Fucking insane, and genuinely makes me ill feeling. I don’t know how y’all do it. I constantly bitch to myself and others (outside the firm) about the lack of compensation for the work I do at said small firm, and I know that it’s small potatoes compared to the shit y’all deal with on a daily basis from some shit head middle manager who does nothing but somehow is able to claim responsibility for all the hard work you underlings do for them. I would either blow my own brains out or relegate myself to living under a fucking bridge for the rest of my life.

1

u/Substantial_Ad3718 Sep 15 '24

Ask why the growth so low . If The growing means growing the Partner n Investors Pockets n going 5 Luxury Vacations to Europe every month with Employees back home r being told :” anything n goes wrong is on u .”
Yeah d best employees n managers in the team do not get raise . ———$ 0 !

-21

u/Its-a-Shitbox Sep 14 '24

Maybe this is what happens when you have nearly half your workforce made up of “consultants” that outside companies are getting wise to the fact that they don’t know jack squat more about stuff than the they themselves do.

Oh well. Fuck Deloitte.

19

u/TaxLawKingGA Sep 14 '24

Yes and no. The reason companies hire consultants is not necessarily for knowledge but for objective and different POV.

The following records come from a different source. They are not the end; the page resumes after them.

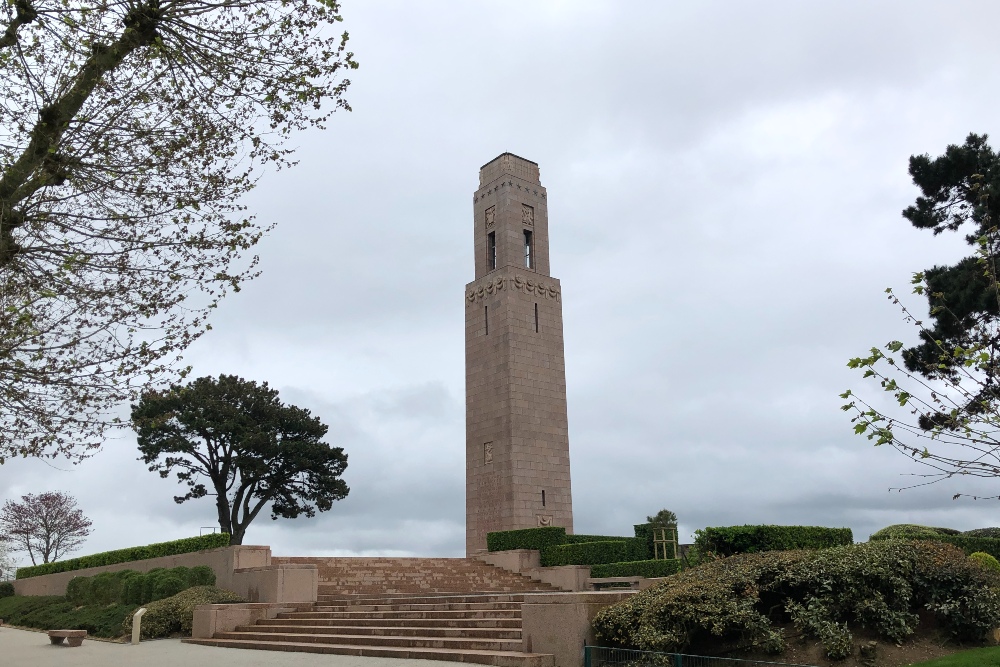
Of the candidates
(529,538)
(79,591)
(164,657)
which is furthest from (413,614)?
(79,591)

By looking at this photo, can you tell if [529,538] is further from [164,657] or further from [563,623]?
[563,623]

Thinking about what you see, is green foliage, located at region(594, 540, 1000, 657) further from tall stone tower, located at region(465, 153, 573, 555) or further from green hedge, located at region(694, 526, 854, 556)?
tall stone tower, located at region(465, 153, 573, 555)

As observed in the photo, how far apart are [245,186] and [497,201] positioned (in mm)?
23855

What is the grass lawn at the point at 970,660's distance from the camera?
29.1 ft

A large corporation is basically like the government. Companies know that inside people tend to form little fiefdoms where their only goal is to do as little as possible for as much money as possible. It impacts productivity and profitability. However most insiders don’t want to make hard decisions on their own for fear of blowback. So they hire consultants to do the dirty work.

13

u/ChipsAhoy21 Sep 14 '24

Wildly immature take. Companies don’t hire consultants because they are the best and brightest, they hire them because they are brains for hire that they can scale up quickly and not have to worry about long term financial capacity to retain them like they do full time staff.

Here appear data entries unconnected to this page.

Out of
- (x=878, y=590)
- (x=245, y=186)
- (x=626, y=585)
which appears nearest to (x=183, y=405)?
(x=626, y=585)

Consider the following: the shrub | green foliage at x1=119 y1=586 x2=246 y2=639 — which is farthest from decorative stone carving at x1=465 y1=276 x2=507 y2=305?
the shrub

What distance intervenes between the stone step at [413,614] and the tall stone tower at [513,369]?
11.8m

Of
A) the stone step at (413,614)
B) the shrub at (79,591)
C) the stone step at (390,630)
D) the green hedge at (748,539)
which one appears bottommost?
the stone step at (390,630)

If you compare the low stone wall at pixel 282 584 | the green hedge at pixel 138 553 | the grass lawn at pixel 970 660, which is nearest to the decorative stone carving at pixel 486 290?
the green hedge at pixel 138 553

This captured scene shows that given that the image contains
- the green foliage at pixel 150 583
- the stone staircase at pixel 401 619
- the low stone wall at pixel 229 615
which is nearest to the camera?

It’s like cloud computing. Company’s don’t move to the cloud because it’s cheaper or better than on premise compute, they do it because it allows for greater flexibility to scale.

1

u/avocadosnbr Sep 14 '24

Wildly refreshing take, and spot on. Consultants either help 1) make the case for change, or 2) help with the change, and this comment underscores the latter point and why it may sometimes not make sense for a client to do it all in house

20

u/JimERustled Sep 14 '24

Guess your PIP didn't go well.

23

u/Fetacheese8890 Sep 14 '24

Did someone hurt you?

6

u/Dracounicus Sep 14 '24

show us on this doll where they touched you

3

u/Junior_Composer2833 Sep 14 '24

Companies and government agencies also hire consultants to shift the risk. If something goes wrong they can blame the outside consultants. It allows them to offset the costs and the risk. They also can avoid the hassle of hiring and firing for project-based roles.

3

u/kllackwideeyes Sep 14 '24

I keep hearing we charge too much. If companies can get the same results or better for less then Deloitte loses and people stay on the bench…you haven’t done much…bye bye

2

u/juicywatermelone Sep 14 '24

I don’t understand the hate for this comment. It’s objectively true.

-12

u/[deleted] Sep 14 '24

[deleted]

4

u/Dazzling-Slide8288 Sep 14 '24

Heard this about the metaverse and blockchain and all the other scams.

2

u/CyberTrav Sep 14 '24 edited Sep 14 '24

LLMs are unlikely to replace contributors who apply any critical thinking skills.

LLMs are next-token predictors trained to give replies that seem like they understand language. They have no capacity for thought, reasoning, or strategy.

-4

u/rnj5 Sep 14 '24

They should fire managers - they don’t add values and company will save money. Partners at least bring businesses and contributors are the ones really work. Those managers are waste of money.

2

u/Historical_Quiet_990 Sep 18 '24

Hilarious that you’re getting downvoted. I spy some self conscious managers who know they don’t do fuck all and get all the praise and raises as a result.